» **INSTRUCTION**
Copy out every line in the entries below that contains the word "Considering". Matches are case-sensitive.

+++++

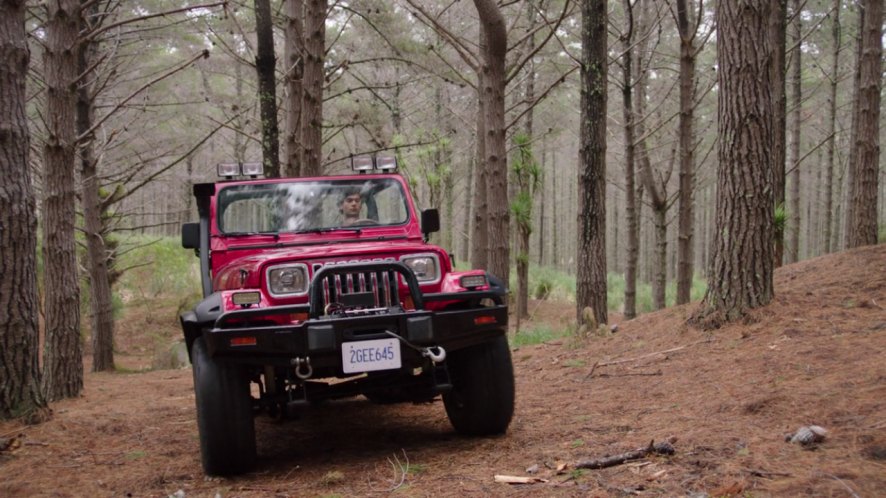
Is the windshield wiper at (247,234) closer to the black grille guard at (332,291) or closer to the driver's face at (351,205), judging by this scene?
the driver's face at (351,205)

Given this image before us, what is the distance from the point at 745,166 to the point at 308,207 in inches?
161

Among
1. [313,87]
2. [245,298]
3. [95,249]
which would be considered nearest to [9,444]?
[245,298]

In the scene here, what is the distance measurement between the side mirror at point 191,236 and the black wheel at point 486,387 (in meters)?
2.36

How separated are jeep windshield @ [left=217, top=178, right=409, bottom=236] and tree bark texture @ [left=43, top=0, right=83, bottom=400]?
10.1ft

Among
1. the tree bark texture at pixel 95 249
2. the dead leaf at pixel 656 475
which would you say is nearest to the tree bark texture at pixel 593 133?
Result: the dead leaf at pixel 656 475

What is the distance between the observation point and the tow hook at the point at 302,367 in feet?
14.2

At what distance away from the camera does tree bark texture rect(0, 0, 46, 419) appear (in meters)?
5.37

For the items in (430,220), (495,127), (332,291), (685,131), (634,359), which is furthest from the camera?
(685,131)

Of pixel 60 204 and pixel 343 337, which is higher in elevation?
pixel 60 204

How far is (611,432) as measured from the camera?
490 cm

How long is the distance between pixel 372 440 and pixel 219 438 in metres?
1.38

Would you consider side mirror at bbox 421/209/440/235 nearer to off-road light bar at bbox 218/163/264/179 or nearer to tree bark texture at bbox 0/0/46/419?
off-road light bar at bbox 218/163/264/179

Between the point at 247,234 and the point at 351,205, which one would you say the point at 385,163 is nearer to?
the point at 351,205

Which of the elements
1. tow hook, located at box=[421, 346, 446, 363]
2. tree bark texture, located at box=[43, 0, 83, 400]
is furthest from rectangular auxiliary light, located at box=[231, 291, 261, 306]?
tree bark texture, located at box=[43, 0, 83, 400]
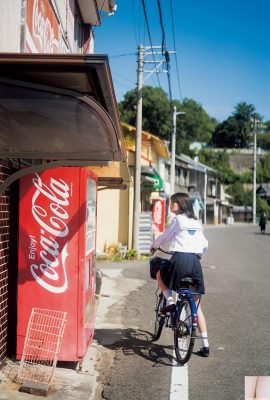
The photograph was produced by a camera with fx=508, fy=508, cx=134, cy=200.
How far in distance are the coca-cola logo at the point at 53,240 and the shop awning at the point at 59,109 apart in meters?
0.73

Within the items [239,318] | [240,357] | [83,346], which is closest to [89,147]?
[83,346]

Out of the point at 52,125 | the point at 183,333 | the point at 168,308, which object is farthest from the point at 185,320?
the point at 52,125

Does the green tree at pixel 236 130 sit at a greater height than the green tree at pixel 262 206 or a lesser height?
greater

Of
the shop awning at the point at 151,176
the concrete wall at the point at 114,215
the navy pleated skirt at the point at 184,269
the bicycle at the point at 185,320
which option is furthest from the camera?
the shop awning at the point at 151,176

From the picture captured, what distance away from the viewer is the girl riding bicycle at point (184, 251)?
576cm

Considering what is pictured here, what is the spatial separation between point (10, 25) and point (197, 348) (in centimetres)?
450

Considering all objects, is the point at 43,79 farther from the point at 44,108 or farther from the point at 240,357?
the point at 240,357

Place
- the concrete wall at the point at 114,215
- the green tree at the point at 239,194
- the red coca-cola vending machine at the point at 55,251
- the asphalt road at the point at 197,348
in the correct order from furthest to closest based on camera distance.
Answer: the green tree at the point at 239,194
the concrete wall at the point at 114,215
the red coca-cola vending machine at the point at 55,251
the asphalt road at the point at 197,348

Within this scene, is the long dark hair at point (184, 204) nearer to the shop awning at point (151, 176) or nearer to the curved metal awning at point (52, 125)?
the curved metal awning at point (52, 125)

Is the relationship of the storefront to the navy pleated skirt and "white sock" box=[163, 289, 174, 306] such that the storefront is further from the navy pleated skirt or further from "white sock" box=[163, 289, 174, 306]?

+++++

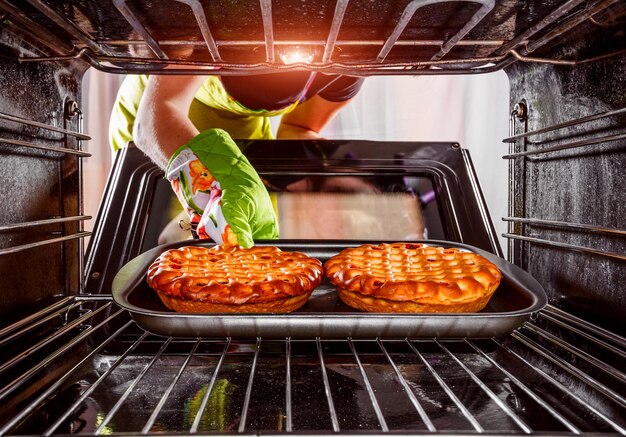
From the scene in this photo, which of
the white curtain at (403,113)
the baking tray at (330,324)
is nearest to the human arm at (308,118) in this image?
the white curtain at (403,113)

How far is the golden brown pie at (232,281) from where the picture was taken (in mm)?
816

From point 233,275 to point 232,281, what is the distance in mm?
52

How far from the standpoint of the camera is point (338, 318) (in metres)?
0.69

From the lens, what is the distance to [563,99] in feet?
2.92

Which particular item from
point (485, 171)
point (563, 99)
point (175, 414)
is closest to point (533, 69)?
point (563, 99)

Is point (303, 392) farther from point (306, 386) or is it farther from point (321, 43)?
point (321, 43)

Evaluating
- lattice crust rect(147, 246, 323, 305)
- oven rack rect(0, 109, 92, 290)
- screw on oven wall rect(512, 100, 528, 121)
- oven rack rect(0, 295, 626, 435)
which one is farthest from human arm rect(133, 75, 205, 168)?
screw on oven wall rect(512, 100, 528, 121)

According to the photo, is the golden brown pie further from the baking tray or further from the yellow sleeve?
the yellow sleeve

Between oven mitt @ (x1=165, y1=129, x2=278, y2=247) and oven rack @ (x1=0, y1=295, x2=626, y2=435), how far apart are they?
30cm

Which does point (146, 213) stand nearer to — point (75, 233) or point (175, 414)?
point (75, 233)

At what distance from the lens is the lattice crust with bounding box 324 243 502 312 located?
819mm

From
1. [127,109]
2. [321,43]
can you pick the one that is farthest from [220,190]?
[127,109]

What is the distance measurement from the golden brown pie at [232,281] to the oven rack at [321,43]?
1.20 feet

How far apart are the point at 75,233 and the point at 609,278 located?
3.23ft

+++++

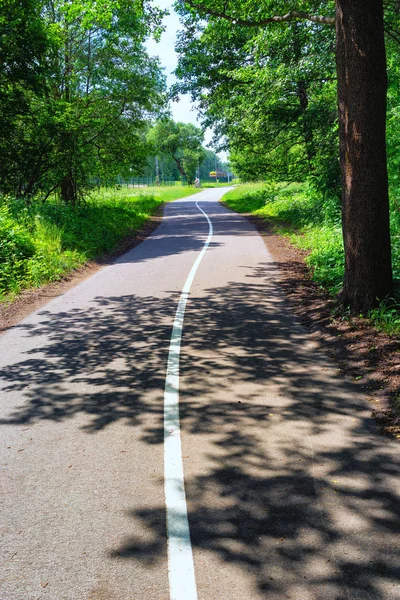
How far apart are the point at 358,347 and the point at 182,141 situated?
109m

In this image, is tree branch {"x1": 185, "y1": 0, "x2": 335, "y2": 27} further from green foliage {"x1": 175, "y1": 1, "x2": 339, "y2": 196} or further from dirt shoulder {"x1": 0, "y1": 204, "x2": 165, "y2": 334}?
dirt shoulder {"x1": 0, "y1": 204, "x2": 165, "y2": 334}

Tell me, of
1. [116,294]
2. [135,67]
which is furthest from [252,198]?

+++++

» **OUTPUT OF THE TASK**
Considering what is pictured here, what is the spatial separation between point (10, 25) and point (197, 348) (in centimetres)?
Considering all objects, is the point at 43,79 farther from the point at 44,108 or farther from the point at 240,357?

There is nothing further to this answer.